Should I Keep Trying to Pay a $700 Bill? I Think They Forgot to Charge Me.

I recently rented a car from a well-known car-rental company in a tiny office connected to an Amtrak station. Renting the car at this little outpost allowed my partner and me to have a wonderful vacation visiting a national park. The staff at this small office was very helpful — the car was waiting for us when we got off the train at 10 p.m. We used it for a week and returned it on time, clean and filled with gas.

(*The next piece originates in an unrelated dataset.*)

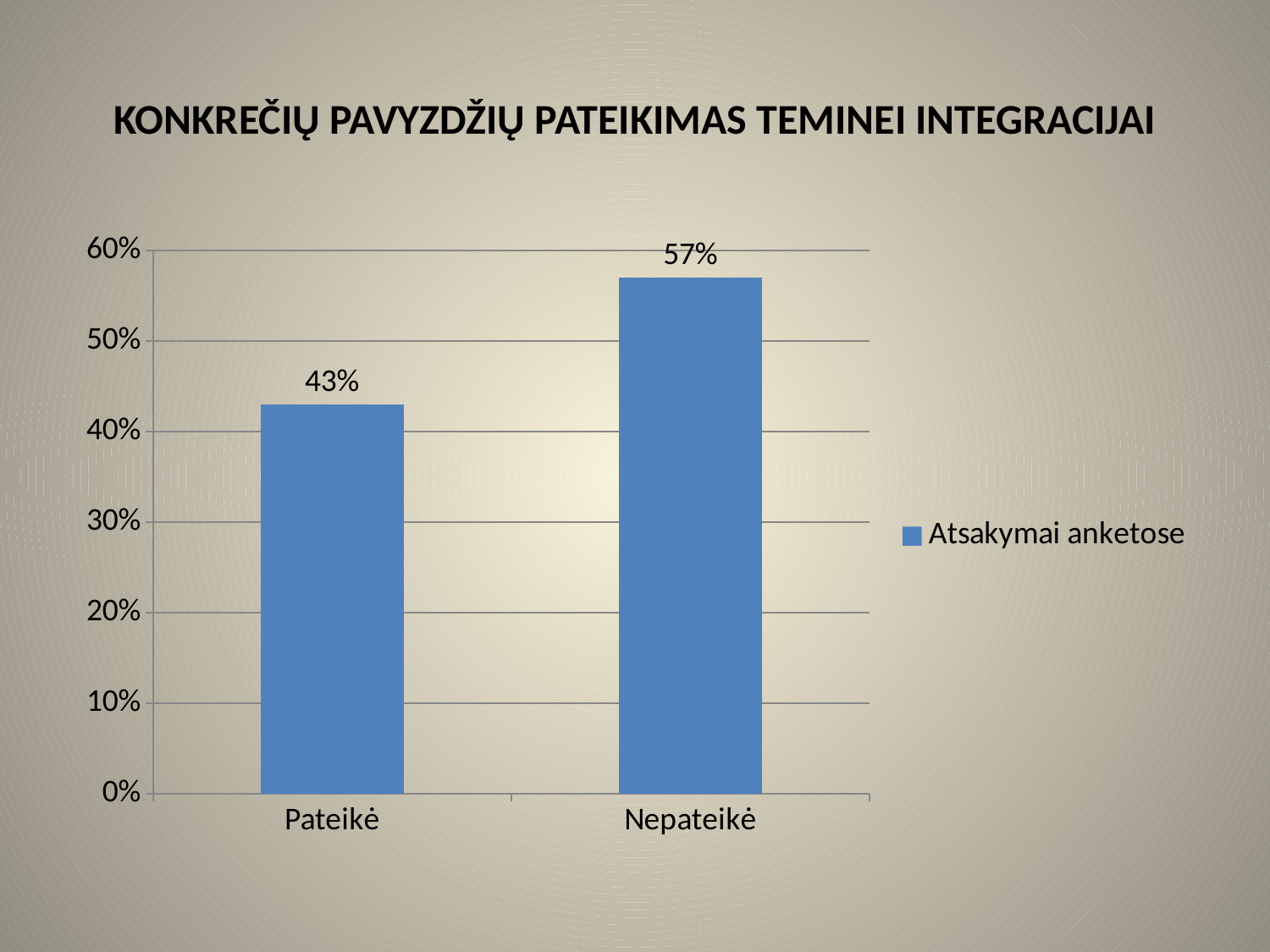
Is the value for Nepateikė greater or less than 50%? greater What is the value for Nepateikė? 57% What is the value for Pateikė? 43% Which category has the highest value? Nepateikė Which category has the lowest value? Pateikė Which is larger, the value for Pateikė or the value for Nepateikė? Nepateikė What is the difference between the values for Nepateikė and Pateikė? 14% How many series does the legend list? 1 How many categories are shown on the x axis? 2 What kind of chart is shown on the slide? bar chart What is the name of the series shown in the legend? Atsakymai anketose Is the value for Pateikė greater or less than 50%? less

The problem: We were never charged. I did receive an email detailing the cost — almost $700 — but never saw it reflected on my credit card. I called once to let them know, and a friendly “old duffer” (his term) answered and said they would deal with it. Weeks later, still no charge. I am quite grateful for what the gentleman did to help us, but I am unsure of how to proceed. Should I keep calling back? Or can I, with a clean conscience, let the matter go? — Name Withheld

From the Ethicist:

The skills of that little office would seem to be on the customer-service side, not on the accounts-receivable side. That’s decidedly not your fault. But if you’re right, you do owe a lot of money to the company. Because the transaction was booked and processed, I would think that the company will eventually expect payment from this local office or franchisee. Get in touch again, and explain that you still haven’t been charged. If you don’t, the company might penalize the friendly, if inefficient, folk there. You don’t have to make a mission out of it — it’s certainly not your job — but I wouldn’t stop with one call. Honk your horn a little.

A Bonus Question

Several years ago, an artist friend of mine gave my family a few of her paintings as a housewarming gift when we moved out of state. We had plenty of fun with this friend and her family when our kids were young and spent a lot of time together. At the time of the gift, I was very grateful to receive it: It was heartfelt, and I was sad to say goodbye. Since our move, the friendship has fizzled, and if I’m being honest, I realize we never shared the kind of closeness I have with my other old friends. My husband and I are doing some redecorating now, and we both agree that we’re tired of the paintings our friend gave us. We appreciated them for a long time, but now that we’ve taken them down, we don’t know what to do with them. I often hold onto art that friends have made long after I’m done with looking at it for sentimental reasons, but I don’t feel sentimental in this case. We know we don’t want to hold onto them, but we want to be respectful of my old friend and her art. Do I have to keep it in the basement forever? — Name Withheld

From the Ethicist:

You’ve moved on; it’s time for the paintings to move on, too. Holding on to art that you’ve soured on means depriving other potential owners of the enjoyment they might get from it. You should give them a chance to find a household where they will be appreciated. Tell your former friend that, in the course of redoing your new home, you haven’t found a place for the artwork and offer to return the paintings to her. Otherwise you might donate or sell them.

Right now, it’s clear, any sentimental value the paintings hold would be in the eyes of the giver alone. You can be diplomatic — and yes, respectful of the relationship you once had — without being forever responsible for the care and custody of unwanted work.